__DATA SUPPLIED__
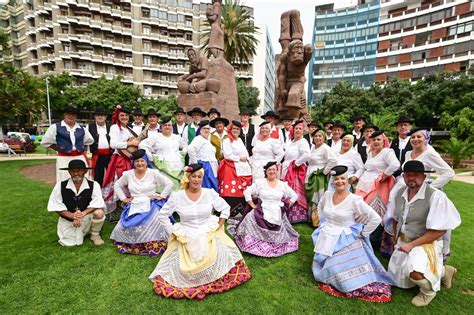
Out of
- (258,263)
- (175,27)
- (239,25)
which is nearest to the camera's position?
(258,263)

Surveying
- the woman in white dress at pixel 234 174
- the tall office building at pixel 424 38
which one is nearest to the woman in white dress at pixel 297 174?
the woman in white dress at pixel 234 174

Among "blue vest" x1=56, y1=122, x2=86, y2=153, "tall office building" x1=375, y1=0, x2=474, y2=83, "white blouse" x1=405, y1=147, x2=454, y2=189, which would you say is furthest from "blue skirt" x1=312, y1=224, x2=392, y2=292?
"tall office building" x1=375, y1=0, x2=474, y2=83

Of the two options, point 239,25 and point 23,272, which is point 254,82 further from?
point 23,272

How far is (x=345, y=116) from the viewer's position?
22016 millimetres

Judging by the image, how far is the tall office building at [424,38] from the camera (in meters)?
31.8

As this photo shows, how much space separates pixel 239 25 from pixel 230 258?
27.8m

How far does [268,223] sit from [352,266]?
1240 mm

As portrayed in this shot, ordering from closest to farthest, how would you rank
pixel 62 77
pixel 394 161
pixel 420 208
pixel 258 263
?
pixel 420 208, pixel 258 263, pixel 394 161, pixel 62 77

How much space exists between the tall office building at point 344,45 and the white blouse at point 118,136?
149 ft

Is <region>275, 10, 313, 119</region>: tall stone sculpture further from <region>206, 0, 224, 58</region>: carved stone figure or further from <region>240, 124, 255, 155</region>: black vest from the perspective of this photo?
<region>240, 124, 255, 155</region>: black vest

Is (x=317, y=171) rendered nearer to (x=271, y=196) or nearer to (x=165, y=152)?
(x=271, y=196)

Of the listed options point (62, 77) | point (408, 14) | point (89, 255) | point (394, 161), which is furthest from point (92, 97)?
point (408, 14)

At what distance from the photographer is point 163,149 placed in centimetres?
492

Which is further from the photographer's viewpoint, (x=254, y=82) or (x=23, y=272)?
(x=254, y=82)
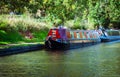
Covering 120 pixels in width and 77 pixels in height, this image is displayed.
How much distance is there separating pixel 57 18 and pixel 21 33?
13.5m

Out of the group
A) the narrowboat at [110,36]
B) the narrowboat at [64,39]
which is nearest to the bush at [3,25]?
the narrowboat at [64,39]

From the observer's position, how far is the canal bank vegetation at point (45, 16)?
38344 mm

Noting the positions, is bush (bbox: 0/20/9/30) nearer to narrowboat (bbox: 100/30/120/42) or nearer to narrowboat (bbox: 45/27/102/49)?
narrowboat (bbox: 45/27/102/49)

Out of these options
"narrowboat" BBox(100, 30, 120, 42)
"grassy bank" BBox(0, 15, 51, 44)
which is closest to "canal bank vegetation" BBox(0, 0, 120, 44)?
"grassy bank" BBox(0, 15, 51, 44)

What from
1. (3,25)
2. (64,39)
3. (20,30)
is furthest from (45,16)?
(64,39)

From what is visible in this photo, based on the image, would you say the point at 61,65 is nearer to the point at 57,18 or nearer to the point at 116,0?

__WHAT IS BEING ASKED__
Put all of the items above into a numbered list, one line per number, and omit the blank lines. Leave out the pictures.

__TASK RESPONSE__
1. Out of
2. - (258,263)
3. - (175,27)
4. - (239,25)
5. which is nearest to the camera's position?
6. (258,263)
7. Surveying
8. - the woman in white dress at pixel 234 174
9. - the tall office building at pixel 424 38
10. which one is nearest to the woman in white dress at pixel 297 174?
11. the woman in white dress at pixel 234 174
12. Among "blue vest" x1=56, y1=122, x2=86, y2=153, "tall office building" x1=375, y1=0, x2=474, y2=83, "white blouse" x1=405, y1=147, x2=454, y2=189, which would you say is furthest from "blue skirt" x1=312, y1=224, x2=392, y2=292?
13. "tall office building" x1=375, y1=0, x2=474, y2=83
14. Of the two options, point 239,25 and point 23,272, which is point 254,82 further from?
15. point 23,272
16. How far is (x=345, y=116) from the viewer's position?
17. 22016 millimetres
18. Judging by the image, how far is the tall office building at [424,38] from the camera (in meters)?
19. 31.8
20. As this photo shows, how much space separates pixel 239 25 from pixel 230 258?
21. 27.8m
22. How far does [268,223] sit from [352,266]?
23. 1240 mm
24. As portrayed in this shot, ordering from closest to farthest, how would you rank
25. pixel 62 77
26. pixel 394 161
27. pixel 420 208
28. pixel 258 263
29. ?
30. pixel 420 208, pixel 258 263, pixel 394 161, pixel 62 77
31. How much space exists between the tall office building at point 344,45 and the white blouse at point 118,136?
32. 149 ft
33. Is <region>275, 10, 313, 119</region>: tall stone sculpture further from <region>206, 0, 224, 58</region>: carved stone figure or further from <region>240, 124, 255, 155</region>: black vest from the perspective of this photo?
34. <region>240, 124, 255, 155</region>: black vest
35. Is (x=317, y=171) rendered nearer to (x=271, y=196) or nearer to (x=165, y=152)?
36. (x=271, y=196)
37. Of the listed options point (62, 77) | point (408, 14) | point (89, 255) | point (394, 161), which is furthest from point (92, 97)?
38. point (408, 14)
39. At what distance from the photographer is point 163,149 placed in centimetres?
40. 492
41. Which is further from the photographer's viewpoint, (x=254, y=82) or (x=23, y=272)?
42. (x=254, y=82)
43. Covering 120 pixels in width and 77 pixels in height, this image is displayed.
44. How much distance is there separating pixel 57 18 and pixel 21 33?
45. 13.5m
46. Out of the group
47. A) the narrowboat at [110,36]
48. B) the narrowboat at [64,39]
49. which is nearest to the bush at [3,25]?
50. the narrowboat at [64,39]
51. From the observer's position, how far is the canal bank vegetation at point (45, 16)?
52. 38344 mm
53. Noting the positions, is bush (bbox: 0/20/9/30) nearer to narrowboat (bbox: 100/30/120/42) or nearer to narrowboat (bbox: 45/27/102/49)?
54. narrowboat (bbox: 45/27/102/49)
55. Out of these options
56. "narrowboat" BBox(100, 30, 120, 42)
57. "grassy bank" BBox(0, 15, 51, 44)
58. which is closest to "canal bank vegetation" BBox(0, 0, 120, 44)?
59. "grassy bank" BBox(0, 15, 51, 44)
60. What from
61. 1. (3,25)
62. 2. (64,39)
63. 3. (20,30)
64. is furthest from (45,16)?
65. (64,39)
66. From what is visible in this photo, based on the image, would you say the point at 61,65 is nearer to the point at 57,18 or nearer to the point at 116,0?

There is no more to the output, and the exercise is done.